Welcome to DataJourno, a small but sincere initiative to popularize data journalism in India.
Data journalism is an idea whose time has come.
As a concept, it is certainly not new. For years, journalists have used data to support their stories, to analyze trends and once in a while, to create hypotheses to probe. The stories created through those means have been as popular and successful as any other story.
But a few things have changed in recent years which have raised a renewed interest in data journalism.
The most practical reason is the availability of tools that makes handling data far easier. Earlier, only those journalists who had a mastery over numbers could play with the data. Areas of journalism where this was important in any case—such as business journalism—saw fairly good examples of data journalism. This was also the reason why, in the minds of other journalists, data journalism came to be strongly associated with business journalism. But with the availability of easy-to-use tools these days, a journalist need not be an expert mathematician or statistician to analyze data and find out interesting trends. That suddenly makes data journalism a viable tool for any journalist.
Another reason which has raised interest in data journalism, of late, is the availability of plenty of data. Again, earlier, it is only listed business firms that released data. With the open data movement getting stronger and stronger, governments across the world are releasing far more data (mostly online these days). More importantly, those data are comparatively recent and can be meaningfully used. This makes the work of journalists far easier. They can focus on their core area—that is getting a scoop or analyzing a trend, based on their understanding of the area—without taking rounds of government ministries and agencies, just to get a report.
The third phenomenon is the rise of social media. Social media combines the anecdotal with statistical. Earlier, a reporter spoke to a handful of people or media houses assigned time-consuming costly research work to market research agencies. Today, thanks to Twitter, Facebook, SurveyMonkey andLinkedIn, a journalist can create a poll in minutes and can get a significant number of responses in a matter of days, even hours. And it hardly costs anything. In such dipsticks, the role of data analyst has to be played by the writer, as there is no agency involved.
All these have pushed the journalist to the midst of a lot of data. And they are not complaining.
But a word of caution here. Data journalism is not primarily about data. It is about journalism. Just as you need nose for stories/news in any journalism, so do you need in data journalism. You are not a great data journalist if you are an expert in data crunching—there are many in those analytics/consulting companies who do that perhaps far better than you—but if you can do great stories using data. The final measure is how good is the story, not how good is the data analysis. In that sense, it is not anything drastically different from any other tools of journalism.
Here are some popular misconceptions about data journalism.
- Data journalism is about lots of numbers. You may just quote a single number in the final story, as long as that number tells you a story. In fact, the best stories are often those that are not number heavy. But numbers often take you to the story. Or, they make or break your hypothesis.
- Data journalism is about business journalism and social/developmental journalism. Not necessarily. True, traditionally, business journalists have done most of the data based stories. With the rise of open data, most of the good examples that you find today are about governance/development/social indicators, they are by no means the only areas. Here is an Indian example of a very different area. Who is the actor for whom the great singer Mohd Rafi has sung maximum number of songs? The perception suggests it must be Dilip Kumar or Shami Kapoor. But analyze data and you find it is neither; not for that matter, even Rajendra Kumar. It is, Johny Walker. Now, that is a story. And now, that is example of data journalism. It often shows you a truth that may be very very counter intuitive. Isn’t that what every journalist wishes to do?
- Data journalism is about open data. A lot of good examples of data journalism that we are seeing today are those which use data from government and multilateral development agencies, that are made available to all proactively. That makes many associate data journalism with open data. Even Wikipedia, in it definition of data driven journalism refers to that. But that should not be the case. Data journalism should not concern itself with the source of the data. It is about a set of practices and tools.

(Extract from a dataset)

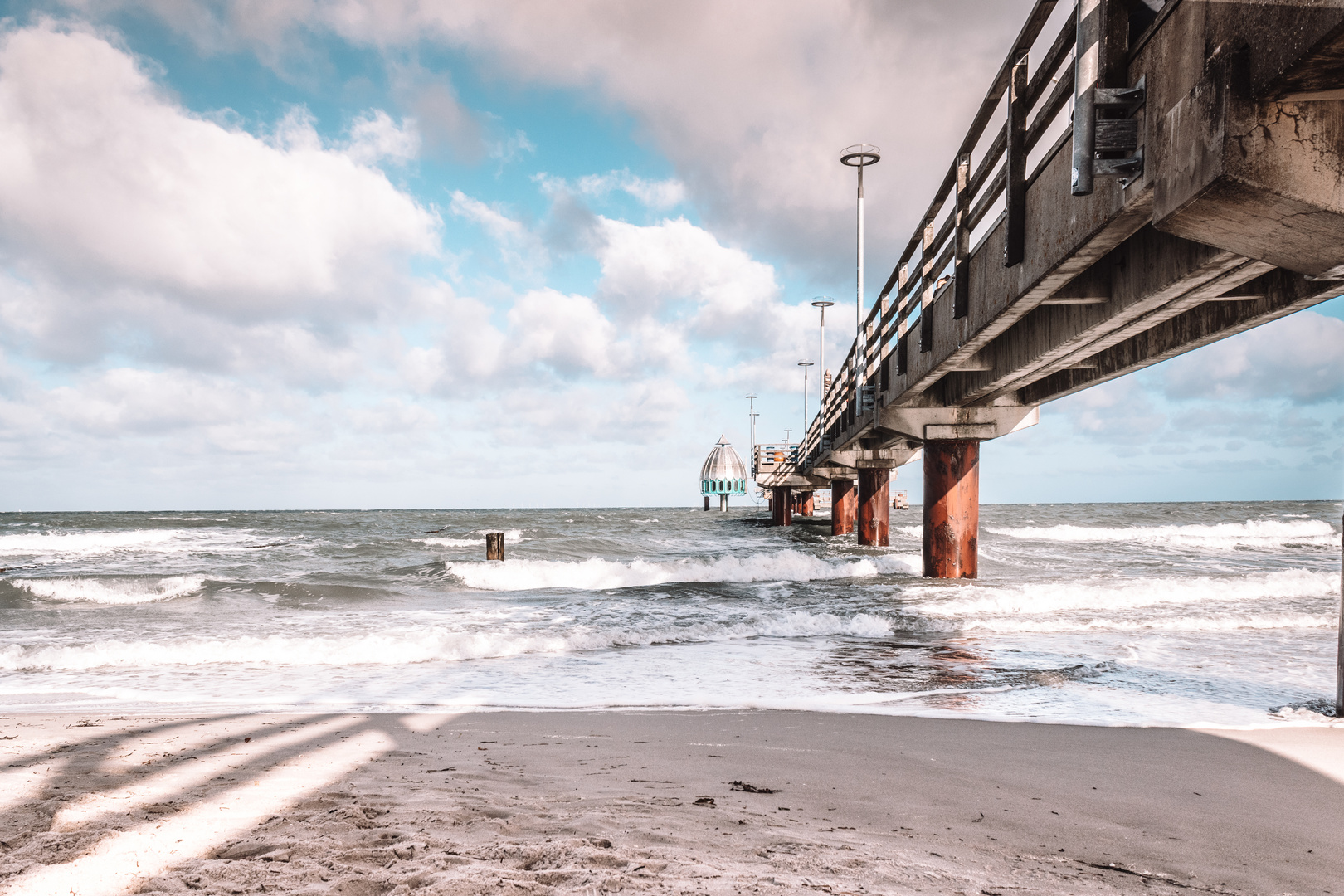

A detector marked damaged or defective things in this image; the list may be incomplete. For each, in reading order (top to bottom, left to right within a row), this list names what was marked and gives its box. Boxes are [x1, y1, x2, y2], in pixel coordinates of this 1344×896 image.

- It is journalism with a cause. With the rise of open data, many NGOs and activists have used data and data analysis to bring accountability for public servants even initiate action in some areas, long ignored. Many of them have used traditional media/own media to do good stories to argue their case and further the cause of development and governance. That is all very good. But the definition of data journalism should not be restricted by that. All that data journalism—or for that matter, any journalism—should strive for is a good story. Nothing more, nothing less.
Data journalism is here to stay. Hope, DataJourno will contribute in its own small way to further the cause.
Here are some thing what we plan to help in, as part of the community. We are looking for more ideas and suggestions.
- Showcase good examples of data journalism from Indian media
- Recognize the best among them
- Help journalists and students of journalism acquire skills in data journalism and data visualization by collaborating with employers and journalism schools
- Work actively with major sources of data including the government, NGOs, industry bodies, and research and consulting firms to make their data available to journalists
- Disseminate information about major happenings in data journalism globallly
- Make available resources to one and all in the community
- Help school children appreciate data and use visualization
The list would be modified based on your feedback and suggestions.